This sounds like a fruitful topic of discussion.  I would like to see this
become a "standard extension" like file locking.

Please tell us more about your user interface.  Do you require a Y every
23 lines of output?  Only after 23 lines without intervening input (so
you never notice pagination while running less verbose commands?

What are the drawbacks?  Do "portable" UNIX programs have to be modified
to disable pagination for editing, communications, etc?  Does the TTY
driver have to decode cursor motion sequences (as Multics did)?

--
				Bob Mabee @ Charles River Data Systems
				decvax!frog!rfm

hahn@AMES-NAS.ARPA (Jonathan Hahn) (08/23/85)

I cringed when I came across the first reference to tty
pagination at the driver level (actually, I think the first
reference was intended to be sarcastic), but then I recalled an
implementation I encountered that was somewhat respectable:

When pagination mode is turned on, the tty driver will
suspend output (a la canonical ^S) after it sends 23
<CR><LF>s to the terminal.  As long as pagination mode is
no, pagination repeats after output is resumed.

	^S	turns pagination mode on and suspends output
	^Q	turns pagination mode off and resumes output

When pagination is on, <BREAK> requests a new page/resumes output
(these days this might upset some terminal servers).  I don't
recall specifically, but I suspect that terminal input would
reset top-of-page so interactive terminal dialog wouldn't be
bothered with pagination.

This was implemented at Ampex Corp. on V7 and is on an old Usenix
distribution tape (<=1981, meeting location = Boulder, CO).

-jonathan hahn
hahn@ames-nas.arpa
...!ucbvax!atd!avsdT:jon	(I don't think this works.  Aside: can the ':'
				be quoted so mailers don't change it to a '.'?)
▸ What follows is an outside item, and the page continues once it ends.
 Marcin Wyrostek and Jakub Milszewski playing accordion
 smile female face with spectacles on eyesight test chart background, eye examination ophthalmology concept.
jack@boring.UUCP (08/24/85)

I implemented a kernel paginator in V7, which was about half an hour
work. It's invoked with the cr3 delay, and works only if the terminal
is in normal (cooked) mode.

It halts after 23 lines of output with no intervening input, and
is restarted by a <CR>. Also, you can type ^Q, which will turn the
paginator off, until the next time input is requested.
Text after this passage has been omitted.